Text -

________________

COURT FILE NO.: M251/19
DATE: 20200213
ONTARIO
SUPERIOR COURT OF JUSTICE
BETWEEN:
HER MAJESTY THE QUEEN
– and –
PATRICK ELLIS
Applicant
Laurie Gonet for the Crown
Patrick Ellis, Self-Represented Applicant
HEARD: February 10, 2020
T. DUCHARME J.
REASONS FOR JUDGMENT
INTRODUCTION
[1] The applicant was charged with assault with a weapon on October 6, 2015, as a result of an incident that occurred on a Toronto Transit Commission bus. The complainant on that charge was the bus driver, Marlon John. The Crown ultimately withdrew the charge against the applicant on December 16, 2015.
[2] The applicant laid a private information for assault and assault causing bodily harm against Mr. John on March 8, 2017. Process was issued and the Crown intervened and assumed carriage of the prosecution at the conclusion of the pre-enquete hearing at the Ontario Court of Justice. On March 16, 2018, as a result of pre-trial discussions, Mr. John pleaded guilty to assault and was sentenced to an absolute discharge. The applicant strongly objects to the content of the agreed statement of facts as well as the sentence imposed.
[3] The applicant started a civil action against the Attorney General, the Toronto Police Service and the Toronto Transit Commission on February 10, 2016. The action against the Attorney General was dismissed on July 21, 2016. Additionally, the applicant has attempted to commence further litigation concerning R. v. John since the Crown took over carriage of the matter.
Other Related Litigation
[4] The applicant filed an application for prohibition in the Superior Court of Justice on August 1, 2017, to prevent the Crown from assuming carriage of the prosecution in R v. John. I dismissed the application on August 8, 2017.
[5] The applicant further filed an application in the Superior Court of Justice seeking disclosure of the Crown’s case against Mr. John and to transfer the case to the “Torah Unified Court”. The Honourable Madame Justice Corrick dismissed that application on September 11, 2017.
[6] Following the conviction of Mr. John, the applicant purported to appeal the conviction and sentence. The appeal was dismissed by The Honourable Mr. Justice Campbell on April 13, 2018. The issue of standing was not canvassed in that case. I am told that the applicant has appealed this decision to the Court of Appeal for Ontario.
[7] The applicant returned to the Ontario Court of Justice to lay an additional private information for obstruct justice against 10 members of the Toronto Police Service and the Crown with carriage of the prosecution against Mr. John. The Justice of the Peace refused to issue process as the applicant was not in possession of photo identification. In July 2018, the applicant brought an application for mandamus in the Superior Court of Justice as a result of process not issuing. The Honourable Mr. Justice Faieta found the Justice of the Peace did commit a jurisdictional error in not issuing process but found the grounds for the obstruct against the police and the Crown were non-existent. In addition, The Honourable Mr. Justice Faieta declared the applicant a vexatious litigant.

________________

Record set -

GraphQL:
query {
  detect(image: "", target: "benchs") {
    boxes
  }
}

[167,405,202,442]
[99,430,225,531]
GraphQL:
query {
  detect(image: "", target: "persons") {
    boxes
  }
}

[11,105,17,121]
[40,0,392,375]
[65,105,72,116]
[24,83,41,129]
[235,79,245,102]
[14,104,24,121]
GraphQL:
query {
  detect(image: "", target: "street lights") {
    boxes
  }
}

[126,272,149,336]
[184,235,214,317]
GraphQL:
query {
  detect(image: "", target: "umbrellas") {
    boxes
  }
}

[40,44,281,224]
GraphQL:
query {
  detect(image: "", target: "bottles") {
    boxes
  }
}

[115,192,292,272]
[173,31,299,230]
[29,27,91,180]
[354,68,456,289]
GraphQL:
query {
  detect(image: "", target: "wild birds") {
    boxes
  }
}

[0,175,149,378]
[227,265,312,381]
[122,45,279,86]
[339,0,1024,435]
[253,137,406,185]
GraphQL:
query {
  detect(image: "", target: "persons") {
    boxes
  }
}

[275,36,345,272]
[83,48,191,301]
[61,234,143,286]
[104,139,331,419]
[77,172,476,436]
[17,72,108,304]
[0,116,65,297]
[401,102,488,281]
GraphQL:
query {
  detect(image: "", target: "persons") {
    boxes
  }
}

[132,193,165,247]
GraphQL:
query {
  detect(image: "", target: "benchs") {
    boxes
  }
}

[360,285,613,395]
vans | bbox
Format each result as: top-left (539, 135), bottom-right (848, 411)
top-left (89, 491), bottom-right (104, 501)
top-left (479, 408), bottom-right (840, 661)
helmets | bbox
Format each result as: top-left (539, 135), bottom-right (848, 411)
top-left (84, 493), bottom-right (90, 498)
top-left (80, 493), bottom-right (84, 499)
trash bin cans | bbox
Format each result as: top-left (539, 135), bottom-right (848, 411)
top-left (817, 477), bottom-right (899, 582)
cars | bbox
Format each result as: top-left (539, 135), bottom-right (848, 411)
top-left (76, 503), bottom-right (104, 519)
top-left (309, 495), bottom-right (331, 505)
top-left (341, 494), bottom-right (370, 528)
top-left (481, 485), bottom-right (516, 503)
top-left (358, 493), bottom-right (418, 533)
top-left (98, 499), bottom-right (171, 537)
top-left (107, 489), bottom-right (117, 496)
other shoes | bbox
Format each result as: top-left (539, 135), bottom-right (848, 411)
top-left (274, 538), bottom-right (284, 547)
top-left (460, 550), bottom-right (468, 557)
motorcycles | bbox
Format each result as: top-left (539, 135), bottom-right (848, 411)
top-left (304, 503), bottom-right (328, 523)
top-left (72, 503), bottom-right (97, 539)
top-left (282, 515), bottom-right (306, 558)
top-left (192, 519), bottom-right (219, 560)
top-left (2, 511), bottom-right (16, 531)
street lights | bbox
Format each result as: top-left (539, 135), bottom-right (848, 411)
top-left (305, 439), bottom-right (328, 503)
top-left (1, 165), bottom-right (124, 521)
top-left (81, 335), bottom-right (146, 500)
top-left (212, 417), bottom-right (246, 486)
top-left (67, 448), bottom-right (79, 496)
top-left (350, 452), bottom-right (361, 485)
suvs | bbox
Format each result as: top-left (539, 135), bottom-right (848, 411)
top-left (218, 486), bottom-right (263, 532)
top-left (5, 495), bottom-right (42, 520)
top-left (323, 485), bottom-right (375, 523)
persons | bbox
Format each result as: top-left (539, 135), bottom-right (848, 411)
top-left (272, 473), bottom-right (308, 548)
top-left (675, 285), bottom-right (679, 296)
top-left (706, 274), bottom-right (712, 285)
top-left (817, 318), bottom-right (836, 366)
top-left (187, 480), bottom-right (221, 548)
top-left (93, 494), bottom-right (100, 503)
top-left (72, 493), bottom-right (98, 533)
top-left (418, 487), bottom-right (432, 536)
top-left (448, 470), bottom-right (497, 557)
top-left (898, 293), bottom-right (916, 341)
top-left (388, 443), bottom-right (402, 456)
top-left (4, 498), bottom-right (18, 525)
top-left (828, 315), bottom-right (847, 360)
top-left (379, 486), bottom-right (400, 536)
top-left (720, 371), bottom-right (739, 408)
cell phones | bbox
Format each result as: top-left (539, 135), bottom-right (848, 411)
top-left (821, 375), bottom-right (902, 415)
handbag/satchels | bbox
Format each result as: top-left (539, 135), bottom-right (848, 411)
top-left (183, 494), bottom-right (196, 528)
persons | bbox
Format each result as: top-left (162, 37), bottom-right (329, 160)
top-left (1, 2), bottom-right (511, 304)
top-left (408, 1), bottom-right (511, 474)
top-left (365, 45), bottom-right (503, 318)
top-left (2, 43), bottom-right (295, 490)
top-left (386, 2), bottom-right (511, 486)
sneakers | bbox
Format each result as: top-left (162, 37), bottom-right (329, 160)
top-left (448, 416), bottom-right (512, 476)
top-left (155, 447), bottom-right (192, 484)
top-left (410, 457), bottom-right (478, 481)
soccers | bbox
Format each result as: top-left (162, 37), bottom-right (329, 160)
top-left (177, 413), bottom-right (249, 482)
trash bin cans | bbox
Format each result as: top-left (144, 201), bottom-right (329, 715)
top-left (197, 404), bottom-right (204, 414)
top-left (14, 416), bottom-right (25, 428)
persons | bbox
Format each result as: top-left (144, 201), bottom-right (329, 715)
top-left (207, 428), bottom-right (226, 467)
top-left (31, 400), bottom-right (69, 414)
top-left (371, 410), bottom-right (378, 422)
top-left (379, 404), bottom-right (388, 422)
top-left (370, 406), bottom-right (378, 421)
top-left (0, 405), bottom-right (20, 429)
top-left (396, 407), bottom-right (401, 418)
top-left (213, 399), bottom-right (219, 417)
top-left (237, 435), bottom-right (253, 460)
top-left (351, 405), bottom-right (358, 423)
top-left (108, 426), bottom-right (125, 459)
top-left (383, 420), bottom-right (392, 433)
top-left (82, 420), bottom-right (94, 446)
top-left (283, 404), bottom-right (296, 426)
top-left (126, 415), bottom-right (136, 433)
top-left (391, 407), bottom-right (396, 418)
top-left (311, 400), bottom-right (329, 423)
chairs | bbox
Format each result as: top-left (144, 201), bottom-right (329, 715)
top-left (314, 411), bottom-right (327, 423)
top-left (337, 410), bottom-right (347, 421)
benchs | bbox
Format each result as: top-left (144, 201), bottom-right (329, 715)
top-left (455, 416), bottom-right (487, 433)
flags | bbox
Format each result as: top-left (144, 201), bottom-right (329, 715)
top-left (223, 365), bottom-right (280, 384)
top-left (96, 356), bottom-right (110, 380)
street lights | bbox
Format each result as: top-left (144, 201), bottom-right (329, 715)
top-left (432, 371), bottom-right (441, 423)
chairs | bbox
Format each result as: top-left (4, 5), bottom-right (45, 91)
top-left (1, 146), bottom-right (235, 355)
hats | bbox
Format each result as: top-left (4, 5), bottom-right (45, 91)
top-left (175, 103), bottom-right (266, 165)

________________

Problems -
[1] Reproduce the passage of the judgment that opens with the words containing "COURT FILE NO.: M251/19" and closes with "T. DUCHARME J.".
[2] Using the judgment, mark each statement yes or no and quote the words that decide it: (a) The Crown withdrew the assault with a weapon charge against the applicant on December 16, 2015. (b) Mr. John received a conditional discharge. (c) Justice Corrick declared the applicant a vexatious litigant.
[3] According to the judgment, why did the Justice of the Peace refuse to issue process on the obstruct justice information?

Task responses -
[1]
COURT FILE NO.: M251/19
DATE: 20200213
ONTARIO
SUPERIOR COURT OF JUSTICE
BETWEEN:
HER MAJESTY THE QUEEN
– and –
PATRICK ELLIS
Applicant
Laurie Gonet for the Crown
Patrick Ellis, Self-Represented Applicant
HEARD: February 10, 2020
T. DUCHARME J.

[2]
(a) Yes: "The Crown ultimately withdrew the charge against the applicant on December 16, 2015."
(b) No: "was sentenced to an absolute discharge."
(c) No: "In addition, The Honourable Mr. Justice Faieta declared the applicant a vexatious litigant."

[3] The applicant did not have photo identification.